Copy on Write

Copy on write is handled in do_wp_page, whose code flow diagram is shown in Figure 4-20.

Figure 4-20: Code flow diagram for do_wp_page.

Let's examine a slightly simplified version in which I have omitted potential interference with the swap cache as well as some corner cases, since this would complicate the situation without revealing anything insightful about the mechanism itself.

The kernel first invokes vm_normal_page to find the struct page instance of the page by reference to the page table entry — essentially, this function builds on pte_pfn and pfn_to_page, which must be defined on all architectures. The former finds the page number for an associated page table entry, and the latter determines the page instance associated with the page number. This is possible because the COW mechanism is invoked only for pages that actually reside in memory (otherwise, they are first automatically loaded by one of the other page fault mechanisms).

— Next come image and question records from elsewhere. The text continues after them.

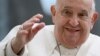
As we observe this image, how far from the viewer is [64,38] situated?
1.50m

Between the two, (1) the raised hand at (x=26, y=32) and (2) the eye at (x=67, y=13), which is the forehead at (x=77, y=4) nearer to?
(2) the eye at (x=67, y=13)

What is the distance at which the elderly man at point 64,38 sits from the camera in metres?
1.41

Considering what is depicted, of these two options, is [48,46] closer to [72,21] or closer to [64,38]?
[64,38]

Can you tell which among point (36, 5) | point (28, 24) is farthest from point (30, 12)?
point (28, 24)

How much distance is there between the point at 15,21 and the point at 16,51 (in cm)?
94

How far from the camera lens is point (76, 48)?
158 cm

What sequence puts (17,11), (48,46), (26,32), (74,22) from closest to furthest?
(26,32) → (74,22) → (48,46) → (17,11)

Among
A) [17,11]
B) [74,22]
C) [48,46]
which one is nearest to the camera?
[74,22]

After obtaining a reference on the page with page_cache_get, anon_vma_prepare then prepares the data structures of the reverse mapping mechanism to accept a new anonymous area. Since the fault originates from a page filled with useful data that must be copied to a new page, the kernel invokes alloc_page_vma to allocate a fresh page. cow_user_page then copies the data of the faulted page into the new page to which the process may subsequently write.

The reverse mapping to the original read-only page is then removed using page_remove_rmap. The new page is added to the page tables, at which point the CPU caches must also be updated.

The final actions involve placing the newly allocated pages on the active list of the LRU cache using lru_cache_add_active and inserting them in the reverse mapping data structures by means of page_add_anon_rmap. Thereafter, the userspace process can write to the page to its heart's content.